Elles y sont légion, pourtant. Chez les marchands de Paris et de Bruxelles, dans les collections privées ou publiques, on ne compte plus les statuettes Djenné-Djeno ou les têtes Noks. Le Metropolitan Museum de New York en a acquis. Le Louvre, qui voulait présenter sa nouvelle collection de Noks, a finalement dû céder face aux requêtes et transformer cette possession en prêt gracieux et à long terme du gouvernement d’Abuja.

Le contexte – on l’a vu dans la mésaventure des bronzes chinois vendus par Pierre Bergé – est aux revendications de restitution des patrimoines nationaux spoliés. Dans les faits, les partisans du retour en Afrique se heurtent à la complexité des législations, au lobbying intense des antiquaires et, souvent, au manque d’intérêt des politiciens africains. Dans les bureaux parisiens du Conseil international des musées (ICOM), une ONG rattachée historiquement à l’Unesco, le nouveau directeur général Julien Anfruns semble découvrir encore l’ampleur de sa tâche.

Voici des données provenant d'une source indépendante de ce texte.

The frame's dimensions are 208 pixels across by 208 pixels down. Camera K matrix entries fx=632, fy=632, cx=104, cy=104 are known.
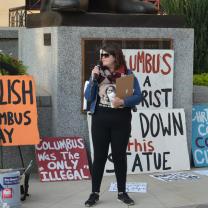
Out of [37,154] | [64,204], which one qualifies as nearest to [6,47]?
[37,154]

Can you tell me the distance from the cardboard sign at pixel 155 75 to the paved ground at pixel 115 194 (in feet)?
3.68

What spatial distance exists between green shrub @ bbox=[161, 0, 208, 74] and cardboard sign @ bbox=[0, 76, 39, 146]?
7711 mm

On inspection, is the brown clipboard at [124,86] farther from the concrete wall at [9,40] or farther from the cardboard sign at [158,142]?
the concrete wall at [9,40]

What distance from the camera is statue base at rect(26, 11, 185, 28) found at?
8000mm

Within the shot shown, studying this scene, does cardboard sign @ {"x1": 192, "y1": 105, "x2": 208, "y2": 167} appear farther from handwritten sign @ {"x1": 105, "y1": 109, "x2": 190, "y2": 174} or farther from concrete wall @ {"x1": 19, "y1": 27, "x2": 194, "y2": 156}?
handwritten sign @ {"x1": 105, "y1": 109, "x2": 190, "y2": 174}

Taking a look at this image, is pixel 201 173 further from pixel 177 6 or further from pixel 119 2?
pixel 177 6

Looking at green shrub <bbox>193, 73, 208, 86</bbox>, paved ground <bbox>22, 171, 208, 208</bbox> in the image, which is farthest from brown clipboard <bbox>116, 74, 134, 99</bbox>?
green shrub <bbox>193, 73, 208, 86</bbox>

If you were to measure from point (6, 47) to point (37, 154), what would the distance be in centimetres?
431

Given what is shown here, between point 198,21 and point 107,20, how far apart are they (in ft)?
21.9

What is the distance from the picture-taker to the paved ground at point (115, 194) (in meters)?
6.65

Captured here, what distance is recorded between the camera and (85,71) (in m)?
8.07

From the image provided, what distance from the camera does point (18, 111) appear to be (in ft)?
23.7

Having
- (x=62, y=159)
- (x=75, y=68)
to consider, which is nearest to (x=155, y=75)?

Pour l’ICOM, qui regroupe plus de 27 000 institutions muséales dans le monde, l’élaboration d’une charte de déontologie et surtout la publication d’une liste rouge des objets dont l’exportation est interdite ont constitué des chapitres importants dans un univers où l’on avance plutôt à pas feutrés. «Ces listes sont utiles aux douaniers. Elles permettent d’identifier des pièces qui doivent impérativement être saisies lors de leur transfert.»

Lorsqu’un objet est saisi, tout reste encore à faire, pour les enquêteurs. A eux la charge de la preuve de l’origine de la pièce, de son transfert illégal. Sur un continent où les papiers qui accompagnent les œuvres se falsifient sans grande difficulté, où un objet peut obtenir des permis d’exportation d’un pays dont il ne provient pas, il n’est pas fréquent que des objets archéologiques africains soient restitués aux collections nationales.

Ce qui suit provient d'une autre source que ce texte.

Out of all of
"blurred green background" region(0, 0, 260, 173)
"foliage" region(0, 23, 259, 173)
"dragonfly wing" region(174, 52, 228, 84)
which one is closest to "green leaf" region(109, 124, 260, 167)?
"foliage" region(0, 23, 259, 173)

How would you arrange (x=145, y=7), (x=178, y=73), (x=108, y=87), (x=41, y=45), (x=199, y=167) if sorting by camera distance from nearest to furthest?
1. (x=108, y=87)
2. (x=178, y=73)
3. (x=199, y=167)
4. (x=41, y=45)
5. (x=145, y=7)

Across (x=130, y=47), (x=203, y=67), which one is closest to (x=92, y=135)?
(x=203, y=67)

Assis sous un groupe de tableaux de Fernand Léger, chez lui en Vieille-Ville de Genève, le collectionneur Jean Paul Barbier-Mueller n’estime pas que le problème vaille la peine qu’on s’y étende. «L’ICOM est bien gentil. Mais des terres cuites, on en trouve partout. Je n’ai jamais acheté d’objets en Afrique, je ne connais pas le réseau des trafics. J’achète mes pièces en Europe. ­Elles sont toutes accompagnées d’un passeport, d’un certificat de provenance. Je ne vois pas bien ce que je peux faire de plus.»

A 78 ans, le Genevois a enrichi considérablement, tout au fil de sa vie, la collection d’œuvres africaines et océaniennes commencée par son beau-père Joseph Mueller. Elle compte plus de 7000 pièces. Les terres cuites africaines, il s’y est mis sur le tard, il y a une quinzaine d’années. Son musée est membre de l’ICOM. Et la nouvelle législation suisse sur le transfert des biens culturels, adoptée en 2005, ne le menace pas. «Quand la loi s’est annoncée, j’ai fait venir un huissier qui a dressé et scellé l’inventaire de la collection. Toutes les pièces acquises avant l’adoption de cette loi, puisqu’elle n’est pas rétroactive, m’appartiennent. J’en suis le légitime propriétaire et personne ne peut rien contre moi.»

 Après avoir cédé et donné plusieurs centaines de pièces au musée parisien du quai Branly, Jean Paul Barbier-Mueller ne conçoit pas de reproduire son geste envers une institution africaine. L’angoisse, souvent partagée parmi les collectionneurs, c’est que les pièces données réapparaissent quelque temps plus tard sur le marché de l’art. Défiance vis-à-vis des musées africains. Mais aussi, sentiment que la passion esthétique pour ces pièces archéologiques est assez peu répandue au Sud. «Moi, dans une terre cuite, je vois une œuvre d’art. Mais l’Africain y voit un récipient. Il est fasciné par l’utilité. Chacun a le droit à son point de vue.»

Débarrasser l’Afrique de son patrimoine archéologique, menacé par les guerres et par la négligence des Africains eux-mêmes. Parmi les collectionneurs occidentaux, le point de vue rassemble largement. Il justifie ces transports qui ne cessent depuis l’ère coloniale. Avec son musée genevois, ses catalogues, ses expositions internationales, Barbier-Mueller prête le flanc à la critique. C’est pourtant cette extrême visibilité qui en fait un des collectionneurs les plus transparents en son domaine.